SET PROBLEM - Arrange the records as a Markdown table with the columns Row and Line, one nonblank line per row and rows numbered from 1. Begin at the line that has "Which of the candidates" and stop after the last line of the records.

SUPPLIED DATA -
......

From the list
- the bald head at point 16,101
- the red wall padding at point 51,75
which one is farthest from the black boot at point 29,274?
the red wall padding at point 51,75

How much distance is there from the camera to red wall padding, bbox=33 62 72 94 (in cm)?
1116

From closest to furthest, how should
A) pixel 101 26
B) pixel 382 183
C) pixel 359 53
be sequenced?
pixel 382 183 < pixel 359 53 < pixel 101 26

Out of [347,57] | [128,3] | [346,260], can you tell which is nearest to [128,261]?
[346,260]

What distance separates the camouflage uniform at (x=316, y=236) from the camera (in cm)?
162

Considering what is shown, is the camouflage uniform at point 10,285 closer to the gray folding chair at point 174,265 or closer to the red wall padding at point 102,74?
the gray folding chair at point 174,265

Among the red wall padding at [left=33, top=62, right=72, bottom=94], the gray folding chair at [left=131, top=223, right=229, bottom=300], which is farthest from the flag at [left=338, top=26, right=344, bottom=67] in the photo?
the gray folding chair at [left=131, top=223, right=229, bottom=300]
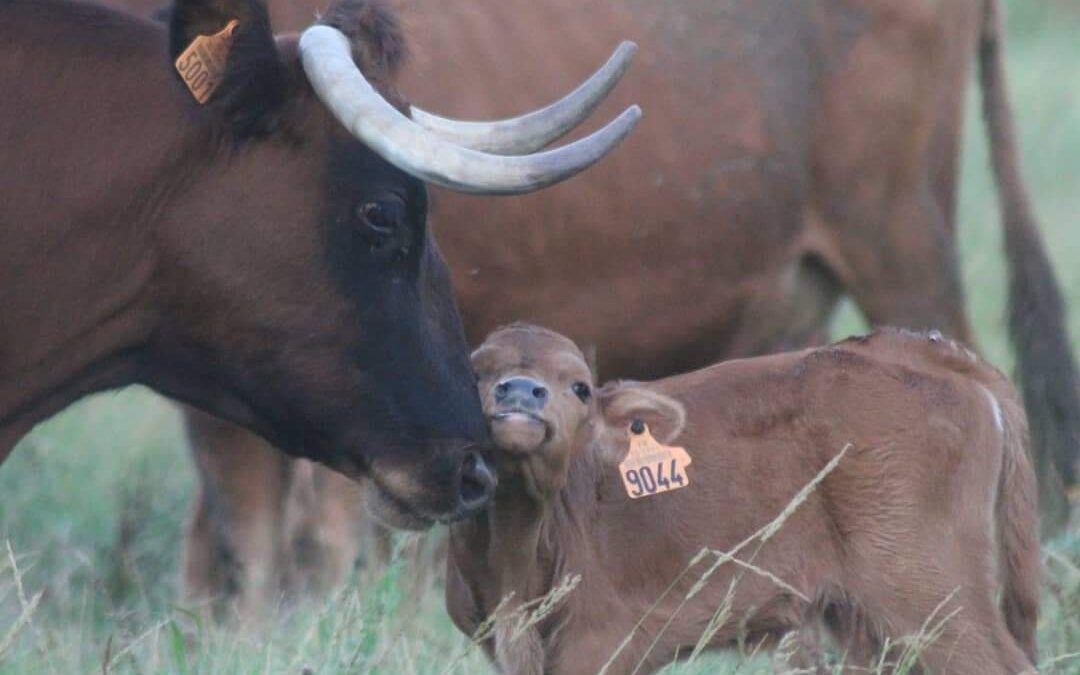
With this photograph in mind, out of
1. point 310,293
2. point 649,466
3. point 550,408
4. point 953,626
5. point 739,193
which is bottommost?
point 739,193

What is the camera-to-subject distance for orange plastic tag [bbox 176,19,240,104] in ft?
15.1

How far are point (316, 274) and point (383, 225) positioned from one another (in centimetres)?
17

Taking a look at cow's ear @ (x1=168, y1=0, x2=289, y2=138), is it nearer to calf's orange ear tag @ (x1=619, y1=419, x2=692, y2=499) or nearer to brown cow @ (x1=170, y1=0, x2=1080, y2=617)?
calf's orange ear tag @ (x1=619, y1=419, x2=692, y2=499)

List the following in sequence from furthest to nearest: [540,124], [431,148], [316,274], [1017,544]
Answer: [1017,544]
[540,124]
[316,274]
[431,148]

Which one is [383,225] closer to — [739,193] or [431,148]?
[431,148]

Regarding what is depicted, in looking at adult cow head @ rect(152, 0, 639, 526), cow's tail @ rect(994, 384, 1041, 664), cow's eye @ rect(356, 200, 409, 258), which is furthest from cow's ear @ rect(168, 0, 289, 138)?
cow's tail @ rect(994, 384, 1041, 664)

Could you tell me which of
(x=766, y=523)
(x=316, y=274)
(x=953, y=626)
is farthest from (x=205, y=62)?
(x=953, y=626)

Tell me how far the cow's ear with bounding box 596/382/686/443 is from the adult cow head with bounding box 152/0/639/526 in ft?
1.25

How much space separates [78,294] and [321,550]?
119 inches

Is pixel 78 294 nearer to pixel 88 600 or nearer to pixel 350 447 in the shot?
pixel 350 447

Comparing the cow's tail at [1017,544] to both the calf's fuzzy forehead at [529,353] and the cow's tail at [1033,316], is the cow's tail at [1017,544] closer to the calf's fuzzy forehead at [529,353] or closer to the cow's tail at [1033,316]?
the calf's fuzzy forehead at [529,353]

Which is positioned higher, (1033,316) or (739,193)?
(739,193)

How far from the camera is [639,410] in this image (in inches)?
201

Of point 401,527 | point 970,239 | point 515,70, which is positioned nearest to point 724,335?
point 515,70
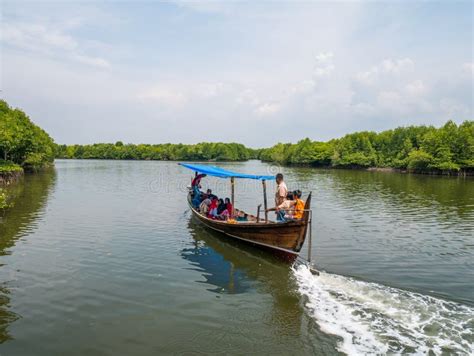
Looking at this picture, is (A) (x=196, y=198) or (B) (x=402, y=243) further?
(A) (x=196, y=198)

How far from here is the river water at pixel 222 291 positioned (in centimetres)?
760

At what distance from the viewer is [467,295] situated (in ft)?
33.6

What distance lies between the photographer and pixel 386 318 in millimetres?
8617

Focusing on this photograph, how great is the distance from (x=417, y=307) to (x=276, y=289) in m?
3.83

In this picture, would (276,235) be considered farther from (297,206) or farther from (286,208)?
(297,206)

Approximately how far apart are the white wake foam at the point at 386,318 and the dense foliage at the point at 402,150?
6960 cm

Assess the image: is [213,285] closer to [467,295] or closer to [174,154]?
[467,295]

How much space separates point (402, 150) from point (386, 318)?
294 ft

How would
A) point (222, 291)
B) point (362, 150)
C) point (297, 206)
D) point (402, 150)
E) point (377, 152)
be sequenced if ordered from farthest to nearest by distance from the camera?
point (362, 150), point (377, 152), point (402, 150), point (297, 206), point (222, 291)

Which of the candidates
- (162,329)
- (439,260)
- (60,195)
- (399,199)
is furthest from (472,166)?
(162,329)

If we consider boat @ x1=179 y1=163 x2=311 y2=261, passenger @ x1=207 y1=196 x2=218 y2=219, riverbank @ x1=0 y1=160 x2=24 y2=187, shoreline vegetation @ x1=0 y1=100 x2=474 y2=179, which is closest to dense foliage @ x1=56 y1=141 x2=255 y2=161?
shoreline vegetation @ x1=0 y1=100 x2=474 y2=179

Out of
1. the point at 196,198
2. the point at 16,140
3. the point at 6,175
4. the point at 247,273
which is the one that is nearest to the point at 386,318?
the point at 247,273

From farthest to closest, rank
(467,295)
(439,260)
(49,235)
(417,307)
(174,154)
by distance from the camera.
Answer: (174,154)
(49,235)
(439,260)
(467,295)
(417,307)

......

SOLVED EXERCISE -
| Row | Line |
|---|---|
| 1 | Which of the candidates |
| 2 | - (162,329) |
| 3 | - (439,260) |
| 4 | - (60,195) |
| 5 | - (399,199) |
| 6 | is furthest from (472,166)? |
| 7 | (162,329) |
| 8 | If we consider boat @ x1=179 y1=163 x2=311 y2=261, passenger @ x1=207 y1=196 x2=218 y2=219, riverbank @ x1=0 y1=160 x2=24 y2=187, shoreline vegetation @ x1=0 y1=100 x2=474 y2=179, which is closest to dense foliage @ x1=56 y1=141 x2=255 y2=161? |
| 9 | shoreline vegetation @ x1=0 y1=100 x2=474 y2=179 |
| 10 | Out of |
| 11 | 1. the point at 196,198 |
| 12 | 2. the point at 16,140 |
| 13 | 3. the point at 6,175 |
| 14 | 4. the point at 247,273 |
| 15 | which is the one that is nearest to the point at 386,318? |
| 16 | the point at 247,273 |
| 17 | From farthest to closest, rank |
| 18 | (467,295) |
| 19 | (439,260) |
| 20 | (49,235) |
| 21 | (417,307) |
| 22 | (174,154) |
| 23 | by distance from the camera. |
| 24 | Answer: (174,154) |
| 25 | (49,235) |
| 26 | (439,260) |
| 27 | (467,295) |
| 28 | (417,307) |